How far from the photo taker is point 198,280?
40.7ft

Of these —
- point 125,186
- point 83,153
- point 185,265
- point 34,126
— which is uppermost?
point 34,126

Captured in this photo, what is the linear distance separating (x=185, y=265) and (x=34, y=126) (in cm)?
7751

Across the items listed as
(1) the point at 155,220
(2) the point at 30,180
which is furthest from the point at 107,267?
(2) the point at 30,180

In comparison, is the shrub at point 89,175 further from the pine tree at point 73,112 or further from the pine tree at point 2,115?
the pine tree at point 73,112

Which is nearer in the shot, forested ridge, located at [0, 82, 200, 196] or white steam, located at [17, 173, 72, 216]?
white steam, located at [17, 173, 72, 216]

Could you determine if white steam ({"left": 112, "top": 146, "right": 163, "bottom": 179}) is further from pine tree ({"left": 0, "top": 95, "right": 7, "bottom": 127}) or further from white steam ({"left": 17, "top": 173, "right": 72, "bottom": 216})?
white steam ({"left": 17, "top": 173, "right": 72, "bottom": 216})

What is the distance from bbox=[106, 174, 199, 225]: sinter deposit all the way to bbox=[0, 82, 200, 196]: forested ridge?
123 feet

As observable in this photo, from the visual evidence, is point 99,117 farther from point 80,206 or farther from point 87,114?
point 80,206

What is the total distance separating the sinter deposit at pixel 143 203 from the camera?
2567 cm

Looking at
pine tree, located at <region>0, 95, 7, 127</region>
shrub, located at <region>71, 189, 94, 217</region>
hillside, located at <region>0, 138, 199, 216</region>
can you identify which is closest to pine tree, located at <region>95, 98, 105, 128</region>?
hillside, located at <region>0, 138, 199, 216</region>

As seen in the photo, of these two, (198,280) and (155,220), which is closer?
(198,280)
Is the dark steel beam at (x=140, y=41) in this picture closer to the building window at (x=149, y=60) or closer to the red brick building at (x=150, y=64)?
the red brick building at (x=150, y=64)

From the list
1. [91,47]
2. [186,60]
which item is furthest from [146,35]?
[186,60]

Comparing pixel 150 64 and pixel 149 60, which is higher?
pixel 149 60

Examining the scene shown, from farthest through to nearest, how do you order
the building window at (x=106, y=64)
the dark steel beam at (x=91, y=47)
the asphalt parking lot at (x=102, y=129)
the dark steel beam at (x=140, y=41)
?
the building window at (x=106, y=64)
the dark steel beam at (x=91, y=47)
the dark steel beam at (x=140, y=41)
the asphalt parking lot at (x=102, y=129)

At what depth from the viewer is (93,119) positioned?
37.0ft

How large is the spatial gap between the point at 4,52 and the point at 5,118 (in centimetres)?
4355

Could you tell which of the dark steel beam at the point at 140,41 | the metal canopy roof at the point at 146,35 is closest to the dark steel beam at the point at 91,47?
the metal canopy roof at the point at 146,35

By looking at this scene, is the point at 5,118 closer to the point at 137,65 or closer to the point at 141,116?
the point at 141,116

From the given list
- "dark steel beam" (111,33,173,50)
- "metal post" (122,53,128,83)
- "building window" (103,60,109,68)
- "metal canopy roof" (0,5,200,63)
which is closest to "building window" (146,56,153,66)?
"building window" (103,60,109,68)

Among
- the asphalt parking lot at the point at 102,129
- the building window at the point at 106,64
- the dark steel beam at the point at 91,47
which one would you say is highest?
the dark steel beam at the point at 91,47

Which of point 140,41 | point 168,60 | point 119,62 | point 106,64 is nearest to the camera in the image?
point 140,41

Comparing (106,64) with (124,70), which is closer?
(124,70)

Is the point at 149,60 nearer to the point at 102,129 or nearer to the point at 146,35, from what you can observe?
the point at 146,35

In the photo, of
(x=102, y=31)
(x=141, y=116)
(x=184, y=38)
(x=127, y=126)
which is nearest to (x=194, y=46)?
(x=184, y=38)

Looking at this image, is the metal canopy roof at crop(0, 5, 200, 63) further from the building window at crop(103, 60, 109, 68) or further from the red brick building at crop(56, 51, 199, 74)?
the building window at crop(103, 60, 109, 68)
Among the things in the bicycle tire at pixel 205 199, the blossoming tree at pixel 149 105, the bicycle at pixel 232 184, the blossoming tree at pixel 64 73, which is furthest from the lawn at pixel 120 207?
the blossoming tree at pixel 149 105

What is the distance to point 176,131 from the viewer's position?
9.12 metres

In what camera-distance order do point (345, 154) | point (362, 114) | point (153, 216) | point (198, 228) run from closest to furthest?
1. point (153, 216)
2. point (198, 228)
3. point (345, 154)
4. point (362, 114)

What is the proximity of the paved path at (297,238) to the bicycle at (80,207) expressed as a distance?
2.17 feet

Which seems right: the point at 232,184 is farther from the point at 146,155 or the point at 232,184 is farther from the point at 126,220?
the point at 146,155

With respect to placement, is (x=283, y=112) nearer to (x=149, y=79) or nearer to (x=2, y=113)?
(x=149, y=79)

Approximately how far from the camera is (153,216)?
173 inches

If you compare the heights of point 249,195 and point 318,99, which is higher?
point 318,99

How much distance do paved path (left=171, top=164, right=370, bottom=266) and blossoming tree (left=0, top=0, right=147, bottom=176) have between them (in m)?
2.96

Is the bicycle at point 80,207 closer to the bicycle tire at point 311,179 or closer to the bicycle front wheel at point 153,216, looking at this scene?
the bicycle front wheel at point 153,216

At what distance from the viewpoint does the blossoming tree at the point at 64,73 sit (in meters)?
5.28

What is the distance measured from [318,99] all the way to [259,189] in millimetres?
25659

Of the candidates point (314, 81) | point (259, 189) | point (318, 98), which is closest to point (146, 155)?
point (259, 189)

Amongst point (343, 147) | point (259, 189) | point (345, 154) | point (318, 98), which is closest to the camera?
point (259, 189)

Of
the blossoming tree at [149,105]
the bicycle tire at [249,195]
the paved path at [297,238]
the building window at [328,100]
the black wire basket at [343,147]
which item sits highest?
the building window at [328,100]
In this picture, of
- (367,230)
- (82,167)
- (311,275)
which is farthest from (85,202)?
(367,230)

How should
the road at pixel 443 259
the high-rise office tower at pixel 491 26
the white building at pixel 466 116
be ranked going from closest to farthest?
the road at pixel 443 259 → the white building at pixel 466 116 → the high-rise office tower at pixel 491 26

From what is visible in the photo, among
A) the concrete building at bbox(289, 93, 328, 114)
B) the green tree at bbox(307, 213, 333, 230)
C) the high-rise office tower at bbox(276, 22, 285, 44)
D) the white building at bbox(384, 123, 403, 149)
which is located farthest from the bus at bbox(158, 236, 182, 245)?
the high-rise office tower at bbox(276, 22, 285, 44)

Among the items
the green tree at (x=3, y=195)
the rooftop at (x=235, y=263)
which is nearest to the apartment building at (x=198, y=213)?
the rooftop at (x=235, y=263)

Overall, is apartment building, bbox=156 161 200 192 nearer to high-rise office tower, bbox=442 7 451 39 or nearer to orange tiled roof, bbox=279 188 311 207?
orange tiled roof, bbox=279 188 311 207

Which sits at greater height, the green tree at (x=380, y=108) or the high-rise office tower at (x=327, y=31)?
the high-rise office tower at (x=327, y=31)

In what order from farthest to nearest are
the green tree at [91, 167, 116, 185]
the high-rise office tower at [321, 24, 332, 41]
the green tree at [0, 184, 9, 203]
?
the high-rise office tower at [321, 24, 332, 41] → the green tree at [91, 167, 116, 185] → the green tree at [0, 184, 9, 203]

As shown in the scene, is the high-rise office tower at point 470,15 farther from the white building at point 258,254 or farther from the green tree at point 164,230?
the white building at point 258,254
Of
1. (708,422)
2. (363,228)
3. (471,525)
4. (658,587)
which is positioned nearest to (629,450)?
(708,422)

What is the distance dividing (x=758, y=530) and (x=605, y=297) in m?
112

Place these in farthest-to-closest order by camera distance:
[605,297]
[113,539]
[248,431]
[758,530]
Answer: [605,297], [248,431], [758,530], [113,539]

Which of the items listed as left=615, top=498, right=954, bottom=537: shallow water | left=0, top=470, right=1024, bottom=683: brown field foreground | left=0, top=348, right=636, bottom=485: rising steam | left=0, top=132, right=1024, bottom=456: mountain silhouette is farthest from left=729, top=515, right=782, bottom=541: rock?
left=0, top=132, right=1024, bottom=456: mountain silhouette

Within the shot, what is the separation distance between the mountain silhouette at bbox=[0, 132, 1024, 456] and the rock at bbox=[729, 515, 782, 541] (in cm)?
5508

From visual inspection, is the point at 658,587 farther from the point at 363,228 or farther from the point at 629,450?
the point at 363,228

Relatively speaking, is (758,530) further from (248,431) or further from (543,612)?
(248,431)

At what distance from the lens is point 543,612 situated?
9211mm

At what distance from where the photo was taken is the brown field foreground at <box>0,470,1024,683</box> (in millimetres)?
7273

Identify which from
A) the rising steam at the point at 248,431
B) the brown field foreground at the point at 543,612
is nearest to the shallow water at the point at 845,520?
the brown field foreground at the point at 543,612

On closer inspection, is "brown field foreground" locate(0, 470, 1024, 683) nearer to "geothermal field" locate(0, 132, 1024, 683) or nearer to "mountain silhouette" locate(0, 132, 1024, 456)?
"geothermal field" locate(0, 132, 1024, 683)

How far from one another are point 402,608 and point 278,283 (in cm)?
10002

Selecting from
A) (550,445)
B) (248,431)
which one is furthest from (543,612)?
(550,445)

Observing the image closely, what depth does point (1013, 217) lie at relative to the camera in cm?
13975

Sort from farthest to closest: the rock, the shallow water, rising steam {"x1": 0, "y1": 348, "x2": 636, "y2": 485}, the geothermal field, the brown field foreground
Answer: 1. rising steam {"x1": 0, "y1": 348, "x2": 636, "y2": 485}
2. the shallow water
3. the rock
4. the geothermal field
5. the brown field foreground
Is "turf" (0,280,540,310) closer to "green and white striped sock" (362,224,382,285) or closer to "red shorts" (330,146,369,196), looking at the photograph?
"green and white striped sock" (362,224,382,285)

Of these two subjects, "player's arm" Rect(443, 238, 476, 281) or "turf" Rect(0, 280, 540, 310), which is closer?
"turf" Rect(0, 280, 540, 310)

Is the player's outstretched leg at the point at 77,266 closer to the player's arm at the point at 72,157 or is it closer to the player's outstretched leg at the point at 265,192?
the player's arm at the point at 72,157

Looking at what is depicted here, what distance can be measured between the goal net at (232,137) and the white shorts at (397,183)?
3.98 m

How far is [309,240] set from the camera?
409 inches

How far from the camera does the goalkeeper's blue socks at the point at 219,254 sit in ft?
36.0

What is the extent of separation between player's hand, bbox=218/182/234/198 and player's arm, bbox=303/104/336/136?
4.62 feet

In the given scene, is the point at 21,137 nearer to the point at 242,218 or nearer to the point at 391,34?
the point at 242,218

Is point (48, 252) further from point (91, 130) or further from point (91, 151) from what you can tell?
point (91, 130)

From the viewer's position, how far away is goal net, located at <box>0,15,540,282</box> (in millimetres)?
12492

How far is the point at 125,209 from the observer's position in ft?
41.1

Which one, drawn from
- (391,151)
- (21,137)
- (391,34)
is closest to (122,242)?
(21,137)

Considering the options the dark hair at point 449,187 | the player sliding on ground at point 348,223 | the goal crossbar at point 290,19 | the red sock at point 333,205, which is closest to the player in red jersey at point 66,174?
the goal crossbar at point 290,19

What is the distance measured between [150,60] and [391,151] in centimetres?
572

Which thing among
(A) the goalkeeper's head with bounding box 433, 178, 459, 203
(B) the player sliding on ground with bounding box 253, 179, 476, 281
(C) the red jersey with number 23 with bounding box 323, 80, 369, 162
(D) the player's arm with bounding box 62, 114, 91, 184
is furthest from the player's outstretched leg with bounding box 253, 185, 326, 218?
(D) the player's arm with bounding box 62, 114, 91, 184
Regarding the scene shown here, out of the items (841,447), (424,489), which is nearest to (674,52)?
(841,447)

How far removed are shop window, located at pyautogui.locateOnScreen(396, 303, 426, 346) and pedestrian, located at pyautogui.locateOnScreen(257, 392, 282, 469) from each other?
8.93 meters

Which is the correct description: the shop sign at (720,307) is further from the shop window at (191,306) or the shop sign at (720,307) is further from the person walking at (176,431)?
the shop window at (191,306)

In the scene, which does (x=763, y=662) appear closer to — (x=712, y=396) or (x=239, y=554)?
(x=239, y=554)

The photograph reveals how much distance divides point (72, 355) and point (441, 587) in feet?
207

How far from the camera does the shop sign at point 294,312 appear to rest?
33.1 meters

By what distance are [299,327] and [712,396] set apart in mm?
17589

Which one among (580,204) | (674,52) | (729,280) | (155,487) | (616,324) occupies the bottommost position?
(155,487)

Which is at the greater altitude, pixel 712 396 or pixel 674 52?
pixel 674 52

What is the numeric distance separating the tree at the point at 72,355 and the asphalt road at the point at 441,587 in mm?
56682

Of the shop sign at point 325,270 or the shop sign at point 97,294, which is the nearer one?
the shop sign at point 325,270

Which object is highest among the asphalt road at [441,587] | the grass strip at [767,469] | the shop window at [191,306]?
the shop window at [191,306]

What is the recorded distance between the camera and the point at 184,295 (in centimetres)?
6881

* * *

REQUIRED WORK
What are the lines from the one with "Which is the correct" through the last line of the records above? Quote them exactly and add nothing.

FINAL RESULT
Which is the correct description: the shop sign at (720,307) is further from the shop window at (191,306) or the shop sign at (720,307) is further from the person walking at (176,431)?
the shop window at (191,306)

In the scene, which does (x=763, y=662) appear closer to — (x=712, y=396) or (x=239, y=554)?
(x=239, y=554)

The photograph reveals how much distance divides point (72, 355) and point (441, 587) in feet?
207

How far from the camera does the shop sign at point 294,312 appear to rest?
33.1 meters

By what distance are [299,327] and [712,396] set apart in mm?
17589

Which one among (580,204) | (674,52) | (729,280) | (155,487) | (616,324) occupies the bottommost position?
(155,487)

Which is at the greater altitude, pixel 712 396 or pixel 674 52?
pixel 674 52

What is the numeric distance separating the tree at the point at 72,355 and the asphalt road at the point at 441,587 in mm?
56682

Of the shop sign at point 325,270 or the shop sign at point 97,294, which is the nearer one?
the shop sign at point 325,270

Which object is highest among the asphalt road at [441,587] | the grass strip at [767,469] | the shop window at [191,306]?
the shop window at [191,306]

What is the recorded distance between the camera and the point at 184,295 (in centimetres)?
6881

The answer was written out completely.